On the following day Tocqueville sets out to meet the Protestant clergyman and hear the other side of the story. But he does not appear to have found enough to interest him to expand his recollection of the visit much beyond fragmentary notes. The minister just back from a voyage to Italy undertaken for his health … Inside the church, a stove, a carpet, pews, two or three landowners, a lot of servants … a well-constructed sermon on moral obligations … an allusion to Saint-Bartholomew (on the feast day of the saint in August 1572 thousands of Protestants were murdered in Paris) … Tocqueville presents his letter of introduction and is brought to the minister’s house, where he is introduced to wife and daughter … Regrettably, it being Sunday, the daughter cannot play for him on the piano … regrets the absence of his son, who would have shown the visitor around the lord’s park, “where we are always welcome” … broaching some of the subjects discussed on the previous day with the priest … education: must be properly carried out … literacy and newspapers … can lead the people astray … the need for an aristocracy, for a national church … incapacity of the people in general for self-government, and in particular the Irish. Savages! … Regrets he cannot offer me dinner as he is engaged to dine with the lord.
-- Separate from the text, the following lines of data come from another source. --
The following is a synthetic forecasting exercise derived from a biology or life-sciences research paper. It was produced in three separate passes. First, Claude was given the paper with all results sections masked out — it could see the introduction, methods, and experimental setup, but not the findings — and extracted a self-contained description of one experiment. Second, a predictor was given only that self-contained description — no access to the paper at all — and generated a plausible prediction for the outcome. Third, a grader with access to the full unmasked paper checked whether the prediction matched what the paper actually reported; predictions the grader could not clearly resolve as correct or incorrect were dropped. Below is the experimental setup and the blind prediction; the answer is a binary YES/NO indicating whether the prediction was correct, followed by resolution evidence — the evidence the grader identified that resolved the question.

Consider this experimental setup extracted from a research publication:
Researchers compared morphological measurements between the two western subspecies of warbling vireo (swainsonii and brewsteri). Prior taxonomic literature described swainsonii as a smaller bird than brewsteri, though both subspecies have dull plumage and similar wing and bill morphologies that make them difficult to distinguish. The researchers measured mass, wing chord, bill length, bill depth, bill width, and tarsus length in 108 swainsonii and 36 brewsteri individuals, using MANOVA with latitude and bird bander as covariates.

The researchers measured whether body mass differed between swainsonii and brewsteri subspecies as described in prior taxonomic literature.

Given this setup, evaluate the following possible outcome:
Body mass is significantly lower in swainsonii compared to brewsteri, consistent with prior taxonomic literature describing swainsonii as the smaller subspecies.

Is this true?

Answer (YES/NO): NO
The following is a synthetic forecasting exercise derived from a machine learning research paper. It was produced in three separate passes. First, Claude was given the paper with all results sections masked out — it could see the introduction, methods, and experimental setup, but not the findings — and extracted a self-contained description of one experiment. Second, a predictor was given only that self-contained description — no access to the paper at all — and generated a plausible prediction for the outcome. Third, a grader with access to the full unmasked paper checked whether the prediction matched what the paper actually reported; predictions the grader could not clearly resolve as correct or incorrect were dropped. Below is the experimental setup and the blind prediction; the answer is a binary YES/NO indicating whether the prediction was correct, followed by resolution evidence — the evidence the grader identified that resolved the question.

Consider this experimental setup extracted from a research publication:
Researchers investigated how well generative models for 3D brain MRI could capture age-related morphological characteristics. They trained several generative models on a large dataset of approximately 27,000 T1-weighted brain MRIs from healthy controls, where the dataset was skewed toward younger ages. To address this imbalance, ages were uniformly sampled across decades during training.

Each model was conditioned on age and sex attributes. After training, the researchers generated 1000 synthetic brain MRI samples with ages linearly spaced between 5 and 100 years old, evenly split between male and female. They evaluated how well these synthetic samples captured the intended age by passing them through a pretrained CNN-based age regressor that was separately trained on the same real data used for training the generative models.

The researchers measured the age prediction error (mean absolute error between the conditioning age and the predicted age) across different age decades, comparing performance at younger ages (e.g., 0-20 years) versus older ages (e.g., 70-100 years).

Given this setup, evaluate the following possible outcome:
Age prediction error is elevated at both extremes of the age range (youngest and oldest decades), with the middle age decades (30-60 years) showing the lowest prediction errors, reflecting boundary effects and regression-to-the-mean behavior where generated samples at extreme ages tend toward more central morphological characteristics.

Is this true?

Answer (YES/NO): NO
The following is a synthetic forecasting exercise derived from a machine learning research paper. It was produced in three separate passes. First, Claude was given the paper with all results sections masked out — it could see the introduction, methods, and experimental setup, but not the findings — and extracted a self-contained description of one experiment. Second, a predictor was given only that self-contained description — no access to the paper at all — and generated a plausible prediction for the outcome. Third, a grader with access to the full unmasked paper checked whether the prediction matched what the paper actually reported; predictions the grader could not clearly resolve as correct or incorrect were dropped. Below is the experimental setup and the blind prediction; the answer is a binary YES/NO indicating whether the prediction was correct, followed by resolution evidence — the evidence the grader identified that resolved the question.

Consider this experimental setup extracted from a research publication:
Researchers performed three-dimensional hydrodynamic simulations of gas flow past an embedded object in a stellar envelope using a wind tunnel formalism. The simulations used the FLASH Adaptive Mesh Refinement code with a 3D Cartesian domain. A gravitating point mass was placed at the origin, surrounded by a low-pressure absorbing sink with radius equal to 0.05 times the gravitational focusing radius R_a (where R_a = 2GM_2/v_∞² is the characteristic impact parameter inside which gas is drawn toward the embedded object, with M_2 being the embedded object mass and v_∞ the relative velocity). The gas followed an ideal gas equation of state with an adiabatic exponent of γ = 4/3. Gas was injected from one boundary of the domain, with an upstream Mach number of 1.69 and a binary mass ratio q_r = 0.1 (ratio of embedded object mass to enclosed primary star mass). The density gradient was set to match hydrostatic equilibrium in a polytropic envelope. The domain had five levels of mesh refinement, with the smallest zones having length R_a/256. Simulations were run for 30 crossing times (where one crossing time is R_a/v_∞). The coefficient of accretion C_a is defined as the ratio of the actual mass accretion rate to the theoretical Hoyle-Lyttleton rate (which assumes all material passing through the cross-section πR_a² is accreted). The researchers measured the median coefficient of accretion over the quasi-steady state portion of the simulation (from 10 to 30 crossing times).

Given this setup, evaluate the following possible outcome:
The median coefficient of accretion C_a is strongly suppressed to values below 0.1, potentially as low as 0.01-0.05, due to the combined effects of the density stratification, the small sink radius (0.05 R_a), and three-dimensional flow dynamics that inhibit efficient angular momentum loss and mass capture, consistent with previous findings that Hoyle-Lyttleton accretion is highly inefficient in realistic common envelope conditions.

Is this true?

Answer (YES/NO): NO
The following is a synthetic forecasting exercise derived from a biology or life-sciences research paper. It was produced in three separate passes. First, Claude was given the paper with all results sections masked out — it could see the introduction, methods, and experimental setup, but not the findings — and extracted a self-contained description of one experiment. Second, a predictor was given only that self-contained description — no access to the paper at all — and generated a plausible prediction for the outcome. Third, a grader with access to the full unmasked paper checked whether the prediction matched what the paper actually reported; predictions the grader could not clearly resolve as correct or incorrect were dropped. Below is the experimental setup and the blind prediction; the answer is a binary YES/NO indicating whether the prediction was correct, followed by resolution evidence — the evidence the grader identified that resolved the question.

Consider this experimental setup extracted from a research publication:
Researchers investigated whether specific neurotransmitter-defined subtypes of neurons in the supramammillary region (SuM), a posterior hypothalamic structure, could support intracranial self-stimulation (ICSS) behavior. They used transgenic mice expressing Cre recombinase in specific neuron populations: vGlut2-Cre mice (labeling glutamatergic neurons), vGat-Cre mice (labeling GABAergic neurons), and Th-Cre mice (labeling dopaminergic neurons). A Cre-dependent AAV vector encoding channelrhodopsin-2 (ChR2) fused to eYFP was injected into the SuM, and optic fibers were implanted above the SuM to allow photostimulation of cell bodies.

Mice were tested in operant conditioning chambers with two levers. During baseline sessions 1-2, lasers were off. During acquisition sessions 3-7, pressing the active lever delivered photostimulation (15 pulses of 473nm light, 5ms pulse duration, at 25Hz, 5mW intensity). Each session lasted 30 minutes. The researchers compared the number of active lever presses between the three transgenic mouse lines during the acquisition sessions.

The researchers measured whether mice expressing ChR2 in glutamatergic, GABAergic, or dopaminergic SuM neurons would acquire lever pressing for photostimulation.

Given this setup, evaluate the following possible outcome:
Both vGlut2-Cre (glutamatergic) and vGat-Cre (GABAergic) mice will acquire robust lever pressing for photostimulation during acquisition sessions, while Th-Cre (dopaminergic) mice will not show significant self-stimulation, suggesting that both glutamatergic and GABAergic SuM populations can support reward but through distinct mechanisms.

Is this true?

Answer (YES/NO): NO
Going back up the hill towards the priest’s house and looking back down on the minister’s tidy house and garden and the large parkland of the lord surrounded by walls, Tocqueville reflects on what he has seen: “There, wealth, knowledge, power. Here, strength. And different words according to social position.” Where is the truth to be found, he asks himself. But one has the feeling he has almost made up his mind.

227/3/2019

The account is based on the edition of Tocqueville’s Voyages en Angleterre et en Irlande edited by JP Mayer and published by nrf/Gallimard in the series idées/gallimard in 1967. Image: Alexis de Tocqueville.